Ook op materieelgebied worden er reparatiestappen gezet, waarbij verouderd materieel wordt vervangen door modernere versies. Hoewel de gehanteerde terminologie onrecht doet aan de kwaliteit van die vervanging/reparatie; een F-16 is niet te vergelijken met een F-35. Je voelt dat de hele focus nu ligt op het kunnen realiseren van deze plannen. Het wordt nog een uitdaging voor Defensie om successievelijk de plannen te maken, ze zo ongeschonden mogelijk door het parlement te loodsen en ze vervolgens ook, in goede samenwerking met de bonden, tot uitvoering te brengen. Dit gaat nog wat hoofdbrekens kosten in een kwalitatief en kwantitatief uitgemergelde organisatie.

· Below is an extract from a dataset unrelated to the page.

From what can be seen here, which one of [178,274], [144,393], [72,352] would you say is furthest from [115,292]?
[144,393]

In 2020 moet dan de tweede stap worden gemaakt. In deze fase zal het gaan om de echte versterking van de krijgsmacht. Dan gaat het niet meer om het vervangen van oud naar ‘modern nieuw’, maar veel meer om de vraag naar welk type krijgsmacht wij toewerken. Dat is een fundamenteel andere vraag. Wat voor een landmacht, luchtmacht, marechaussee en marine, passend bij Nederland en onze bondgenoten, heb- ben wij nodig? Welke ideeën/concepten liggen hieraan ten grondslag. Bouwen wij een krijgsmacht voor de vorige oorlog of zijn wij inderdaad innovatief, adaptief en leren wij van hetverleden?

Grootschalig conflict

Binnen de krijgsmachtdelen zien wij dat innovaties uitgebreid geadresseerd worden. Op bijna elk symposium is innovatie tegenwoordig een onderwerp. Een veelheid aan gedachten passeert de revue. Uiteindelijk zullen deze ideeën wel uitgeprobeerd moeten worden, moeten worden vastgelegd in voorschriften en/of doctrine’s en vervolgens worden uitgedragen.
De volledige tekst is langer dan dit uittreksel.